▼

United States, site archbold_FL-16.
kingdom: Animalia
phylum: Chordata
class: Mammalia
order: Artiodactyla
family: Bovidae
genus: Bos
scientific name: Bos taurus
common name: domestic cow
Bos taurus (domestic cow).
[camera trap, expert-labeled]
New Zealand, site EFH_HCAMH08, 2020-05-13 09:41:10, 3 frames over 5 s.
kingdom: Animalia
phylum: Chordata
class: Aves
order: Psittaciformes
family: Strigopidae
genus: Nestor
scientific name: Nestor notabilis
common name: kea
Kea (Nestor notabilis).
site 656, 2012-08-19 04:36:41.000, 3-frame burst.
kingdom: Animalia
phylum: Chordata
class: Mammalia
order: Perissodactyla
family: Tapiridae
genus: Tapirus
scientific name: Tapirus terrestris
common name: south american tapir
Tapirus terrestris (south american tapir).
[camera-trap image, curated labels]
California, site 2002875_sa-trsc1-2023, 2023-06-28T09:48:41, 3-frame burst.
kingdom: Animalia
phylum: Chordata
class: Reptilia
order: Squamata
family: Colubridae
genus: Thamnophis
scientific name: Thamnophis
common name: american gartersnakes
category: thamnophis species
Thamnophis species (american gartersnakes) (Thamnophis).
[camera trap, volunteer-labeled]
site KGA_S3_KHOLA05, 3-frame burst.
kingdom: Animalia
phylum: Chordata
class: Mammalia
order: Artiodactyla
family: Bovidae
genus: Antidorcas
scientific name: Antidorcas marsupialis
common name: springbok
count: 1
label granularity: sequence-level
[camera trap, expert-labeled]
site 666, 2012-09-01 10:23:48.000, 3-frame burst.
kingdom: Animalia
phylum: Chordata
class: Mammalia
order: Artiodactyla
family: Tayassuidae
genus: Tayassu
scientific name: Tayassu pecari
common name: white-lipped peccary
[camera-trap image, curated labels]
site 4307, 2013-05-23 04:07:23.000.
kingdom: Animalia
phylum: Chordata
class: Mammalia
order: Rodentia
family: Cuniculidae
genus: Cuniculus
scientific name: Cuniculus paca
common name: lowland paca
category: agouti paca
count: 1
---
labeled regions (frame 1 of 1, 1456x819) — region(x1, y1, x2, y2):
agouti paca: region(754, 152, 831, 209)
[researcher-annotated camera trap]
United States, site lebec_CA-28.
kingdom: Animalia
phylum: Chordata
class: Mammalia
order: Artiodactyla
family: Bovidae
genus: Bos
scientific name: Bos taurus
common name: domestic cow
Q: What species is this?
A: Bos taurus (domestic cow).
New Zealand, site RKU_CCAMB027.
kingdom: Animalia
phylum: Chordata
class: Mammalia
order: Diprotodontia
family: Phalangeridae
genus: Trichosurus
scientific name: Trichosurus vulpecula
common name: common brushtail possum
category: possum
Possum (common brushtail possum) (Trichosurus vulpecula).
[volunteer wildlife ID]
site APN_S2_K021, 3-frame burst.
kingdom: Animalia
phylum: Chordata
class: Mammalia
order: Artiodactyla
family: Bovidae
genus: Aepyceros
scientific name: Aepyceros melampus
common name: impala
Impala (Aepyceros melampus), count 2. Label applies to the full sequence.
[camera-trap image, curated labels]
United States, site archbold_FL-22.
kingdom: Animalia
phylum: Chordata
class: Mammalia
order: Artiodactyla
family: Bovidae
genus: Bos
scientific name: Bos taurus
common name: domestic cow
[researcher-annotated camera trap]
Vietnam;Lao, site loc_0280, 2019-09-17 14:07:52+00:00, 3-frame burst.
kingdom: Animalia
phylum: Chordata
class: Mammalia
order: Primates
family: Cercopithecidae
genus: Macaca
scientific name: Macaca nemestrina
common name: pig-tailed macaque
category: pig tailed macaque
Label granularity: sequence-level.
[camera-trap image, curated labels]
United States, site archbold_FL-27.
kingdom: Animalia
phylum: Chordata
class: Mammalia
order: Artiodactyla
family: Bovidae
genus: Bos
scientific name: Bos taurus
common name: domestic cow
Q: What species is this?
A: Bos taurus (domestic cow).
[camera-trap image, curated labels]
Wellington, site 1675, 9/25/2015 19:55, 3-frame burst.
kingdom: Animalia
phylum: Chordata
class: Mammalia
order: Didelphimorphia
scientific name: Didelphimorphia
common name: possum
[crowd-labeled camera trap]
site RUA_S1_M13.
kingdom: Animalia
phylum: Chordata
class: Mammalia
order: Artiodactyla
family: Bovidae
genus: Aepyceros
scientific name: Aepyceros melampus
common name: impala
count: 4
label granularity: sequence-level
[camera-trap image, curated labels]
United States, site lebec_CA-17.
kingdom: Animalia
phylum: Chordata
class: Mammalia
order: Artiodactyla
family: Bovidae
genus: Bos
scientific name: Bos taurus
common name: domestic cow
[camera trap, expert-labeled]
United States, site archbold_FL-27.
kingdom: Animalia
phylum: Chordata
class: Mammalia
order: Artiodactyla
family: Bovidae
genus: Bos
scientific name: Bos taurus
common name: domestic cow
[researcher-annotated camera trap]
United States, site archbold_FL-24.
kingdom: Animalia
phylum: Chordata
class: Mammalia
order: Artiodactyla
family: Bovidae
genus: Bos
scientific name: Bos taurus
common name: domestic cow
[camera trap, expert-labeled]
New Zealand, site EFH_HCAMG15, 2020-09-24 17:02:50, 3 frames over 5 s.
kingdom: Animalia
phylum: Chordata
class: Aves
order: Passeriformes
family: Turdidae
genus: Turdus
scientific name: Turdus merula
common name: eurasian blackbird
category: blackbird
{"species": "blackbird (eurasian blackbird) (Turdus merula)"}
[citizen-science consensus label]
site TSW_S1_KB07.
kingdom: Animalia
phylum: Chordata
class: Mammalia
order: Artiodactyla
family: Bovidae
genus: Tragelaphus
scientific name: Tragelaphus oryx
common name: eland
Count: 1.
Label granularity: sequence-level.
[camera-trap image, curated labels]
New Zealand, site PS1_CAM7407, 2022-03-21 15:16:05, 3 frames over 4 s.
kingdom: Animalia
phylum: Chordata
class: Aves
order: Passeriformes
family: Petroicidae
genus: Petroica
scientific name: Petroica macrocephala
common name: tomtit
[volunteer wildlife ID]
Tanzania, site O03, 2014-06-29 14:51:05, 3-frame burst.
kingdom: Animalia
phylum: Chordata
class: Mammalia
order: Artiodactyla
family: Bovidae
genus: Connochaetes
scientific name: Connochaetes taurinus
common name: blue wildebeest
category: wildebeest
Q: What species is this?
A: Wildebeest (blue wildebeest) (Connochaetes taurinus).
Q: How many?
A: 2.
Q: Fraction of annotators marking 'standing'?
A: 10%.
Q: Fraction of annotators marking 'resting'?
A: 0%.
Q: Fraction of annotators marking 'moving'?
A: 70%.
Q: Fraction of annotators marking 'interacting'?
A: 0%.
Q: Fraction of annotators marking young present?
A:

▲

Everything from the first line of the records through the line holding "scientific name: Nestor notabilis" is to be transcribed exactly; leave out all other lines.

■ **Task result**
United States, site archbold_FL-16.
kingdom: Animalia
phylum: Chordata
class: Mammalia
order: Artiodactyla
family: Bovidae
genus: Bos
scientific name: Bos taurus
common name: domestic cow
Bos taurus (domestic cow).
[camera trap, expert-labeled]
New Zealand, site EFH_HCAMH08, 2020-05-13 09:41:10, 3 frames over 5 s.
kingdom: Animalia
phylum: Chordata
class: Aves
order: Psittaciformes
family: Strigopidae
genus: Nestor
scientific name: Nestor notabilis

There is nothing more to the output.